▸ Trecho da página:
=====

ESTADÃO - 05/09
Fecha-se um ciclo, abre-se um novo. Eis o foco do qual não nos podemos desviar
Terminou o longo e penoso ciclo de poder petista. Após 13 anos, o País, enfim, acordou podendo ver uma realidade que lhe era subtraída. O peso da ficção e da ideologia impediam de ver tudo o que estava, contudo, aí! A agora ex-presidente, com sua soberba, foi o triste – e muitas vezes ridículo – epílogo desse período. O Brasil foi a sua vítima.
O profeta da salvação revelou-se um farsante! A promessa de redenção dos pobres levou a um desemprego de aproximadamente 12 milhões de pessoas que, num certo dia, acreditaram na ficção de um discurso, cujos maiores beneficiários foram o PT e as suas empreiteiras. Muitos enriqueceram, enquanto outros, na sociedade, não tinham mais do que viver. Uns falavam em nome dos pobres, enquanto estes ficavam sem dicção.
Lula, o criador, gabava-se de eleger um poste, também denominado criatura. Cioso de sua onipotência, fez com que aos pés deste país se abrisse um abismo, o da recessão, da queda abrupta de renda, da inflação que corrói os salários, da desestruturação do Estado, do sucateamento da Petrobrás, privatizada partidariamente, e assim por diante. Para muitos, a ascensão do PT ao poder foi como um sonho e a sua realização, um poderoso pesadelo.
No atual contexto, o de aprovação do impeachment da agora ex-presidente Dilma Rousseff, deve-se ter em vista que este é o fato essencial, não devendo a visão ser obscurecida pelas artimanhas de último minuto que não a inabilitaram para o exercício de cargos públicos. O principal não pode ceder lugar ao secundário.
De alguns senadores tudo se pode esperar, menos preocupação com o bem coletivo, algo exposto pelo fatiamento bizarro de um artigo constitucional. É como se a Constituição fosse um bolo do qual se pudessem cortar fatias à conveniência de alguns que se pretendem poderosos ou simplesmente gulosos!

=====

▸ Material:
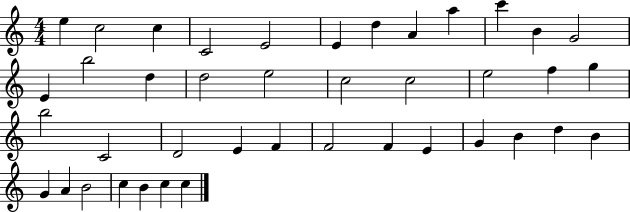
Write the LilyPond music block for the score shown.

=====

▸ O que fazer:
1. Responda com base no texto sobre o fim do ciclo do PT:
(a) Por quantos anos durou o ciclo de poder petista?
(b) Aproximadamente quantas pessoas ficaram desempregadas?
(c) A que é comparada a Constituição ao se tratar do fatiamento de um artigo?
2. Indique se cada afirmação concorda com o texto sobre o fim do ciclo do PT, citando as palavras que decidem a resposta:
(a) A ex-presidente foi inabilitada para o exercício de cargos públicos.
(b) Lula se gabava de eleger um poste.
(c) A Petrobrás foi privatizada por meio de venda a empresas estrangeiras.
3. Prossiga com o texto sobre o fim do ciclo do PT a partir do ponto em que ele termina.

▸ Respostas finais:
1.
(a) 13 anos.
(b) Aproximadamente 12 milhões de pessoas.
(c) A um bolo do qual se pudessem cortar fatias.

2.
(a) Não: "artimanhas de último minuto que não a inabilitaram para o exercício de cargos públicos".
(b) Sim: "Lula, o criador, gabava-se de eleger um poste".
(c) Não: "do sucateamento da Petrobrás, privatizada partidariamente".

3.
A presidente foi apeada do poder e, constitucionalmente, assumiu o vice-presidente, no exercício pleno de suas funções. Fecha-se um ciclo, abre-se um novo. Eis o foco de que não nos podemos desviar. O ganho é imenso! Há apenas um ano, poucos eram os que estavam convencidos de que o PT seria, conforme todas as leis deste país, afastado do poder.
O diferencial reside, neste momento, em que o novo presidente da República deverá continuar perseverando numa mudança da política econômica e das políticas públicas em geral, mostrando que um novo País é possível. Suas sinalizações já foram muito positivas, faltando-lhes, ainda, a concretização em futuro próximo. Vários projetos de lei e emendas constitucionais já se encontram no Congresso Nacional e outros deverão ser enviados em breve espaço de tempo, como os das reformas previdenciária e trabalhista.
O Brasil não pode mais conviver com o descalabro e a herança petistas. A manifestação pública de Michel Temer assumindo o compromisso com essas reformas e propugnando pela pacificação nacional é a expressão clara de que o País caminha para uma transformação decisiva, sem que se perca a percepção de que esse caminho está cheio de percalços e armadilhas. Algumas delas foram bem armadas, como a do aumento salarial para vários setores do funcionalismo público quando, em contraste, quase 12 milhões de pessoas estão desempregadas.
O secundário consiste na manobra conduzida pelo PT e por setores do PMDB, capitaneados pelos senadores Renan Calheiros e Kátia Abreu, para não inabilitar a presidente definitivamente afastada para assumir cargos públicos. O objetivo da manobra estaria em aliviar a pena da ex-presidente, num prenúncio, perigoso, de que a mesma “interpretação” possa ser eventualmente aplicada a condenados pela Operação Lava Jato.
Eis uma amostra dos obstáculos que o presidente Temer terá de enfrentar quando os setores menos qualificados do Senado e da Câmara dos Deputados se insurgirem contra qualquer proposta governamental. Aparentemente, dir-se-ão, por exemplo, defensores de determinados “direitos sociais”, quando, na verdade, estarão apenas atendendo a interesses corporativos e aos seus próprios. Barganhas dos mais diferentes tipos continuarão a aparecer, no molde dessa entre o PT e setores do PMDB, sempre contra os interesses da Nação.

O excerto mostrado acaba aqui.